La musique de Širom a ceci de particulier qu’elle semble issue d’une tradition immémoriale, alors qu’elle regroupe plutôt un tas d’influences et émane, surtout, de l’imagination d’Ana, d’Iztok et de Samo. Ils ont tous trois vu le jour en Slovénie, république indépendante depuis 1991 après avoir été sous domination romaine, byzantine, carolingienne, romaine-germanique, hongroise, vénitienne, illyrienne-française, autrichienne, austro-hongroise et yougoslave. Les trois âmes libres de Širom ne cessent de s’épanouir dans ce petit pays montagneux, car leur curiosité instrumentale est insatiable : à trois, ils jouent notamment de la viole, de la vielle à roue, de l’ocarina, du tempura brač (une sorte de guitare-mandoline tronquée des Balkans), du banjo, de la lyre, du luth, du guembri (luth à trois cordes caractéristique de la musique gnaoua du Maroc), du mizmar (hautbois à anche double du Proche-Orient), ainsi que d’une pléthore de percussions et d’instruments faits main ou d’objets dont ils exploitent le potentiel musical.

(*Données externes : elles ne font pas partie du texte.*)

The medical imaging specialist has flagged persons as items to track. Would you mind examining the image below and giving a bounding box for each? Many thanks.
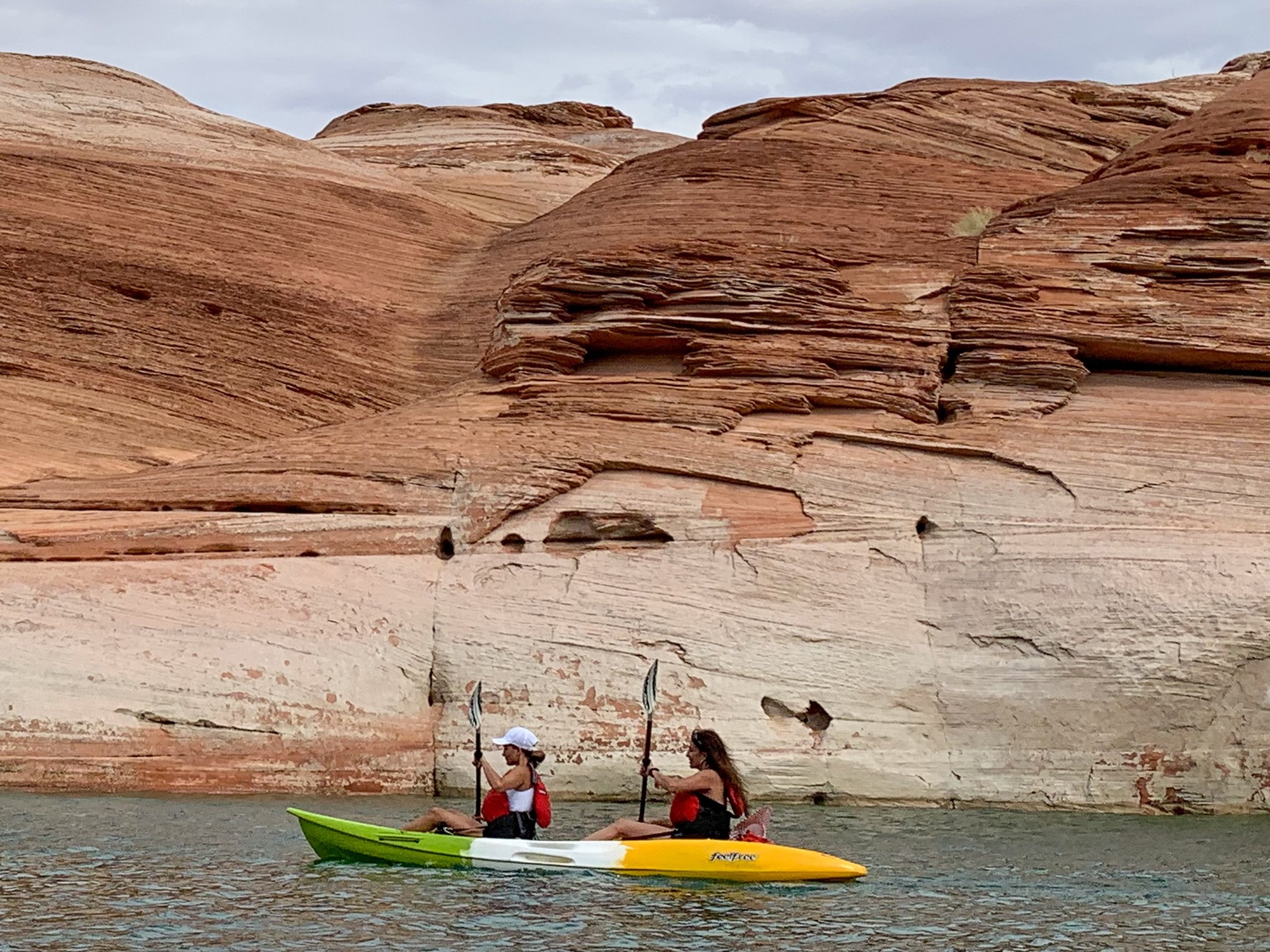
[401,727,551,840]
[583,728,750,840]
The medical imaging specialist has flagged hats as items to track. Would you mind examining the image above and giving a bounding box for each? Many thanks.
[492,727,539,751]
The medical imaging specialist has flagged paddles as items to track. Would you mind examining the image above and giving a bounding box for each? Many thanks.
[638,659,658,822]
[468,680,482,824]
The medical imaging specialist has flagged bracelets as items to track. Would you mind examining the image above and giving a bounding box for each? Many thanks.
[648,768,659,777]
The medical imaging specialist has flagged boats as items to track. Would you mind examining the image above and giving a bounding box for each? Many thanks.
[284,806,869,882]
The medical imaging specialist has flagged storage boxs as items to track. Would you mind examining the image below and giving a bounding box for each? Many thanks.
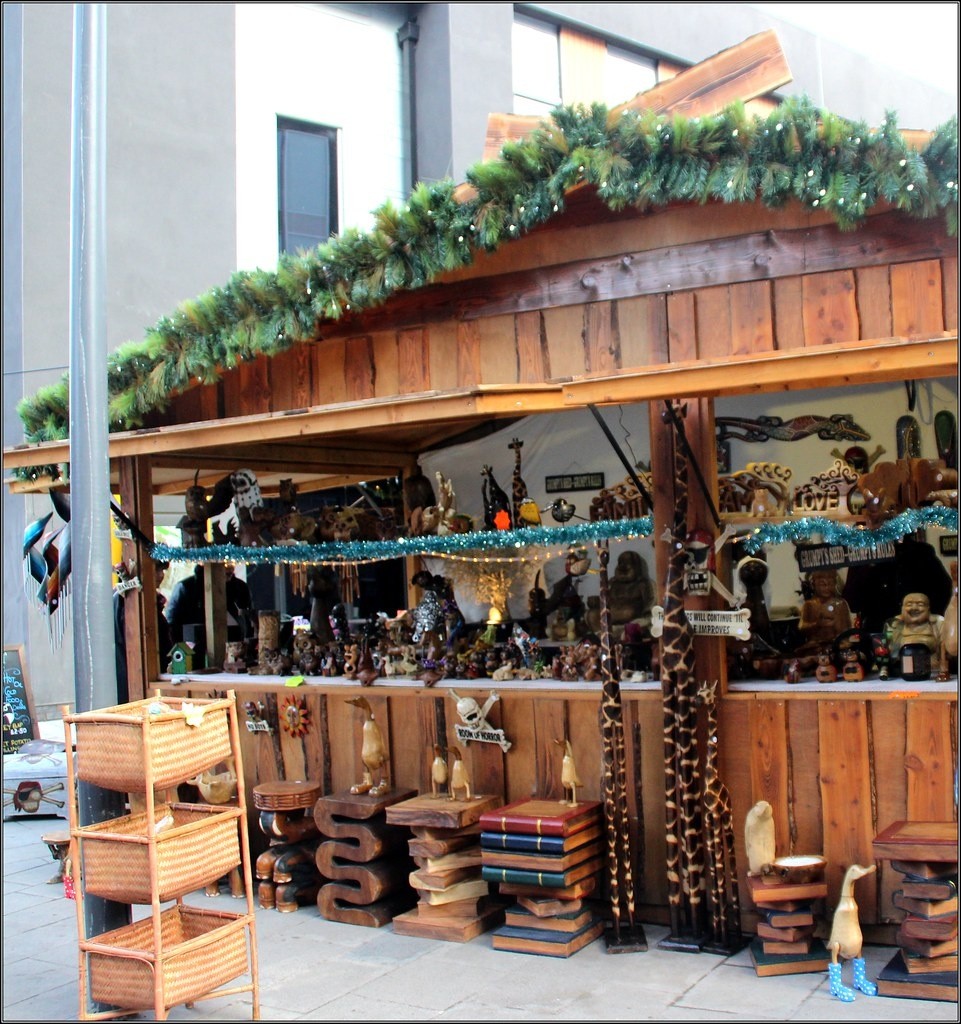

On ne s’étonnera guère que les cinq pièces d’Utekočinjeni prestol preprostih soient puissamment évocatrices, dépaysantes et ensorcelantes. Ni que Širom donne des concerts dans des villages, des pâturages ou même une vieille étable. La post-rock médiévale Wilted Superstition Engaged in Copulation défile, pendant vingt minutes, comme une course sur le bord d’un ravin. Grazes, Wrinkles, Drifts into Sleep est un voyage de 16 minutes on ne sait trop où, peut-être dans une contrée vaguement orientale. La dissonante A Bluish Flickering pourrait être la trame sonore d’un séjour dans une grotte. Durant les 18 minutes et 43 secondes de Prods the Fire with a Bone, Rolls over with a Snake, les voix d’Ana et de Samo nous rappellent ce que devaient ressentir nos lointains aïeux il y a quelques millénaires, lors de leurs bivouacs nocturnes en terres inconnues. Puis, Širom nous dit « À une prochaine fois » au moyen de la brève I Unveil a Peppercorn to See It Vanish, une mélopée bluegrass balkanique qui hantera l’humble voyageur-musicophile.